All too often, teens encounter a wrong message of who they are supposed to be. There is this constant tug of what is deemed ‘right’ and ‘wrong’ pulling down on the teenagers of today. Role models, peers, the media, celebrities, church, politicians, and parents all contribute to the misconception of how teens are expected to act or behave. Thus, leaving this big rhetorical question left to make me wonder, “What is really expected of me?”
The media tends to portray teenagers as rebels who have nothing better to do than cause a ruckus. They only show the negative actions of teens, such as: sex, abortion, drugs, and alcohol. If there is a scandal around a teen, it’s a media feeding frenzy. There is only one problem; the media is the one who strongly aids the misguidance of teens.
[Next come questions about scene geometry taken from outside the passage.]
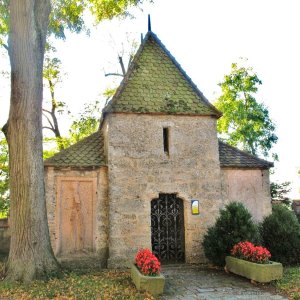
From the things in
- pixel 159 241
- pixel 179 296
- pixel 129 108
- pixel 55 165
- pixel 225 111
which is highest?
pixel 225 111

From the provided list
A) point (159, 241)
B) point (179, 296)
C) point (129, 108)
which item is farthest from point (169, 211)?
point (179, 296)

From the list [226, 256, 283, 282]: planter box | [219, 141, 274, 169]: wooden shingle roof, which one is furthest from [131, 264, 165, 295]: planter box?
[219, 141, 274, 169]: wooden shingle roof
Magazines subtly tell teenagers that they will not get anywhere in life without the best clothing, jewelry, or anything that is designer. Magazines are also filled with the stereotypical models, which create a yearning to fulfill a certain body image that is associated with “beauty.”
Music artists, more times than not, include references or drugs, alcohol, and having sex indiscriminately, all while offending females with derogatory terms which, in turn, flat out degrades women.
In truth, teens don’t need to be this popular or be filled with ideas like these. Teenage girls are always flaunting and showing themselves off while the guys are trying to be tough body builders so they can impress the ladies. Society says that if teens don’t have the money or the looks, they will get nowhere in life. It is not right! There is a select group of teenagers, however, who refuse to give in to this nonsense. I’m proud to be one of those teens.
I’m sure every parent’s worst nightmare is having their teen getting caught up in society’s drama and misconception. Parents want their teen to be the best they can be: respectful, kind, caring, and always looking out for the interests of others. In truth, if teens were to act how society expects them to, they wouldn’t be any of those things. Sure teens want their parents to be happy and proud of them, but with all the mixed messages, what is actually expected is hard to determine. Society’s sculpted image and the pressure from all fronts leave teens caught in a daze of confusion and it’s hard to see the light.
This uncertainty can also be found within the church and youth outreach programs. The Bible states that teens shouldn’t have sex, drink, or do drugs…the very things that society says they should do to be ‘hip.’ The church says God will always forgive, but that doesn’t allow teens the skills to cope with the uncertainty of how to act and react to these pressures of society. Church leaders say all you have to do is go to God, parents say come to them, and society wants us to focus on the cool kid sitting in prison with no life ahead of him.
Teens will be teens just as kids will be kids, and it is a personal choice that as human beings we choose how we act or what we do. After all, teens are young adults are the future of the world. Society, parents, churches, and peers all have an influence, good and bad alike. The question of “what am I expected to do?” will remain ingrained in every teenage mind. Many teens can handle this rough stage in life in a mature and impressive manner, while others will handle it like complete idiots.
My only wish is that society’s expectations of teens be a little better; it is pathetic looking at how degrading and awful the perceptions of teens are. For all you adults out there just know there are some teens that choose not to go along with the pressures of society and are making their own path. I intend on making new expectations, and raising the bar. Just as stated on the morning announcements all across the United States, “Make it a great day or not, the choice is yours.”